Psychiatric comorbidity and risk of premature mortality and suicide among those with chronic respiratory diseases, cardiovascular diseases, and diabetes in Sweden: A nationwide matched cohort study of over 1 million patients and their unaffected siblings
PLoS Medicine Feb 04, 2022
Elevated rates of premature mortality are recorded for persons with noncommunicable diseases. Researchers aimed at determining the contribution of psychiatric comorbidity by ascertaining the risks of premature mortality and suicide in people with common noncommunicable diseases, with and without psychiatric disorder comorbidity.

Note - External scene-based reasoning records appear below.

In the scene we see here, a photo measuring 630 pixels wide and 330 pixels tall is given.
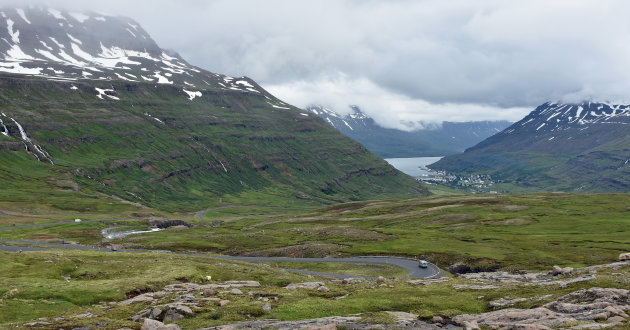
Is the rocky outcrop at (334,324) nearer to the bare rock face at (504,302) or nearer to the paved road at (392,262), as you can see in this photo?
the bare rock face at (504,302)

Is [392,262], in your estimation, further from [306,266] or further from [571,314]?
[571,314]

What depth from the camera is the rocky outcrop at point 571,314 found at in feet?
105

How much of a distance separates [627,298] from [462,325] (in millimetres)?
14980

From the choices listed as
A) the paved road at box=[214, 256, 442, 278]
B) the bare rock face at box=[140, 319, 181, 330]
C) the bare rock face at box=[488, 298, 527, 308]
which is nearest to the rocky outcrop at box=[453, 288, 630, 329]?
the bare rock face at box=[488, 298, 527, 308]

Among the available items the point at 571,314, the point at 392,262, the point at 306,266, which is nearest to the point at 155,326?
the point at 571,314

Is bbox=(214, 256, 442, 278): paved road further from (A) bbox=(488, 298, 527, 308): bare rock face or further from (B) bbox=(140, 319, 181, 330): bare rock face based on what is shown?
(B) bbox=(140, 319, 181, 330): bare rock face

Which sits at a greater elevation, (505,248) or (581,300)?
(581,300)

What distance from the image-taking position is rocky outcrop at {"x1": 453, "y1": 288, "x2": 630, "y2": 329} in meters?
32.0

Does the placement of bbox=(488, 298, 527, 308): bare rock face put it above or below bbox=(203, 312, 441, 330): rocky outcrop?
below

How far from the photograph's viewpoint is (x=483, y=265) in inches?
4291

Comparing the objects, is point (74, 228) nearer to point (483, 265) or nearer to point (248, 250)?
point (248, 250)

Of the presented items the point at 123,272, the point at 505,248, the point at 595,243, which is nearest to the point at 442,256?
the point at 505,248

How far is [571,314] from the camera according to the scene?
34.3m

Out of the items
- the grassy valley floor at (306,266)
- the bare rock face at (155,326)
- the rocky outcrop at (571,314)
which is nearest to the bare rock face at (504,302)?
the grassy valley floor at (306,266)
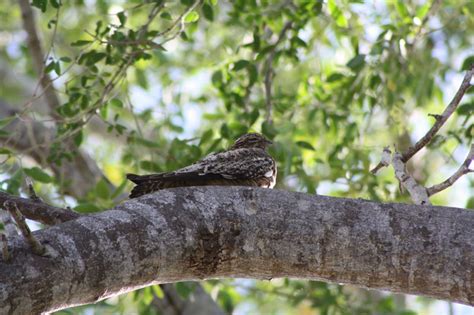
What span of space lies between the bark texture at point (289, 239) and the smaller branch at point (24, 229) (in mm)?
261

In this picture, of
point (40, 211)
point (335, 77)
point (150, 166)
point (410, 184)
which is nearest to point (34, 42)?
point (150, 166)

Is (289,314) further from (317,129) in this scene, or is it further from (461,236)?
(461,236)

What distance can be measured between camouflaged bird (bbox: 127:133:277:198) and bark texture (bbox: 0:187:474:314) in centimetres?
74

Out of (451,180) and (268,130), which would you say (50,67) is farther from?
(451,180)

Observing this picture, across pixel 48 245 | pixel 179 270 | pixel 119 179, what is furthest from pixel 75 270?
pixel 119 179

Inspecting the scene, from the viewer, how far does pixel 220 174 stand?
164 inches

Over 1 million patients born between 1932 and 1995 and diagnosed with chronic respiratory diseases, cardiovascular diseases, and diabetes were investigated using national registers in Sweden.
Death of more than 7% of the patients occurred by any cause within 5 years; 0.3% died from suicide.
Patients with psychiatric comorbidities had more than double of these risks compared with those without such comorbidities.
Identification and diagnosis of most of the psychiatric comorbidities were made before the noncommunicable diseases.
Familial risk factors that were shared between the siblings (e.g., genetic and childhood environmental risk factors) were accounted for by comparing each of the patients with their unaffected siblings.
In the sibling comparison analyses, psychiatric comorbidity was noted to be consistently linked with increased rates of premature mortality and suicide and the associations persisted following additional adjustments for sociodemographic factors and body mass index (BMI).
Overall findings suggest that in people admitted to general hospitals for chronic health conditions, identification and treatment of co-occurring substance use disorders and depression may lower mortality and morbidity in these patients.